* Begin Quoted text *

Like so many parishes in our diocese and in the West, so in ours, death notifications now vastly outnumber baptism notifications; marriages have dwindled to a trickle; confessions are petering out; confirmations and first communions have dropped dramatically and we hardly ever see most of the children or their parents again. You know yourselves the situation when it comes to Sunday observance. The Scottish Catholic Directory records 1500 as the number of Catholics in St. Mary’s Parish (although I think the electoral register would give a higher number). I think we average 180 at Mass on Sundays. The vast majority of these are over 60 years of age. About 23% of children in St. Mary’s Primary are identified as Catholic. Of these, very few are brought to Mass every Sunday.

* End Quoted text *

## Set of tasks
1) According to the passage on St. Mary's Parish, how many people attend Mass there on an average Sunday?
2) List every number or percentage that the passage on St. Mary's Parish gives.
3) Carry on the passage on St. Mary's Parish, picking up after its final sentence.

* Begin Source excerpt *

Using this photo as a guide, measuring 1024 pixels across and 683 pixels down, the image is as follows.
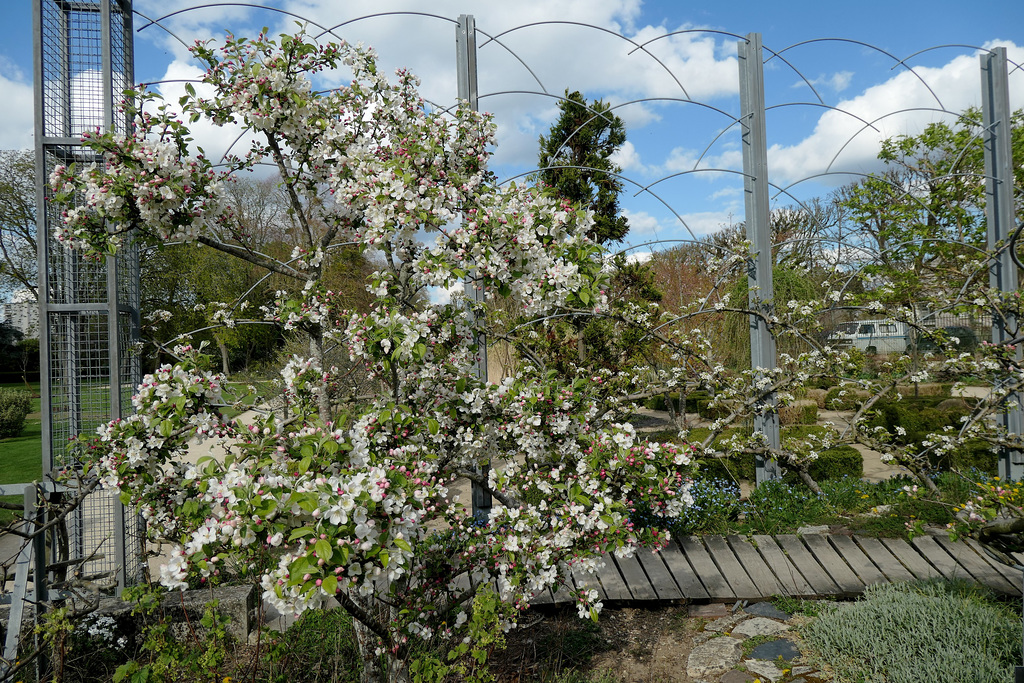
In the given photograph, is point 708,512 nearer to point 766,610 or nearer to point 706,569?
point 706,569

* End Source excerpt *

## Final answers
1) About 180.

2) 1500, 180, 60, 23%

3)
The causes of this situation are many and complicated. There are no quick fixes. There is no pastoral programme, analysis or document of the Pope that can adequately explain or, even less, deal with them. Our society today is more pagan than in pre-Christian times, for at least then there was a general openness to the possibility of gods or a god. In many instances today, though, it is not even that we are just faced with atheism: we encounter outright anti-theism. People who do believe in God can be viewed as anti-human because they won’t recognise man, woman, the human being as supreme. The new blasphemy is to suggest that a person cannot be or do anything he or she wants just because he or she wants it, including the choice no longer even to be a he or a she.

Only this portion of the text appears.